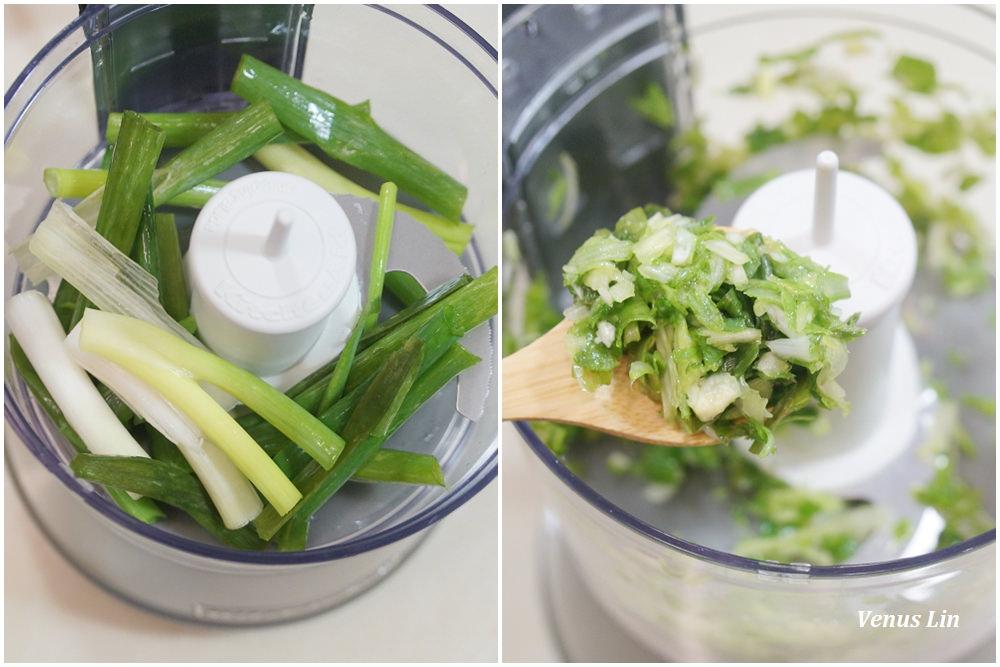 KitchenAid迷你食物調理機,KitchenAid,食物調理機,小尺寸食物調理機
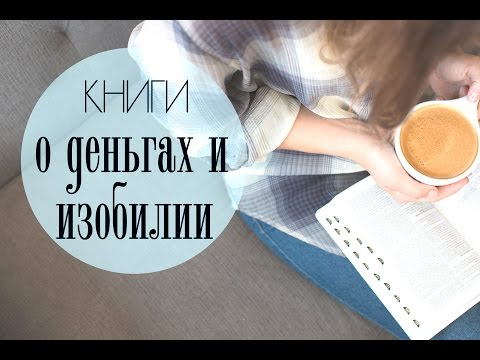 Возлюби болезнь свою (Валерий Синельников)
◇ ◇ ◇ ◇ ◇
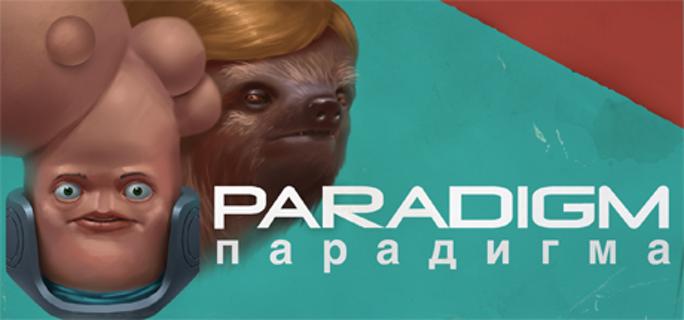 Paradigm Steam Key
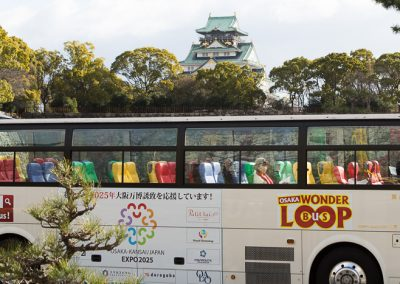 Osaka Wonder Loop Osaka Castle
◇ ◇ ◇ ◇ ◇
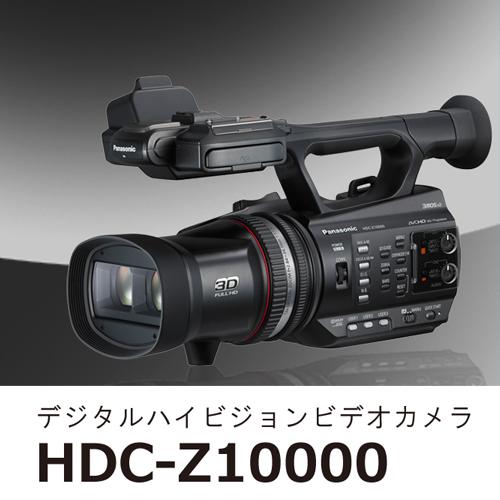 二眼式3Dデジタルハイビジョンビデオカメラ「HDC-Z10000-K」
◇ ◇ ◇ ◇ ◇
§ **What you are asked to do**: When you reach the line that has "Paradigm Steam Key" in the data above, start repeating lines exactly, and stop after the line that has "Osaka Wonder Loop Osaka Castle"; pictures stay out.

§ **Expected output**:
 Paradigm Steam Key
 Osaka Wonder Loop Osaka Castle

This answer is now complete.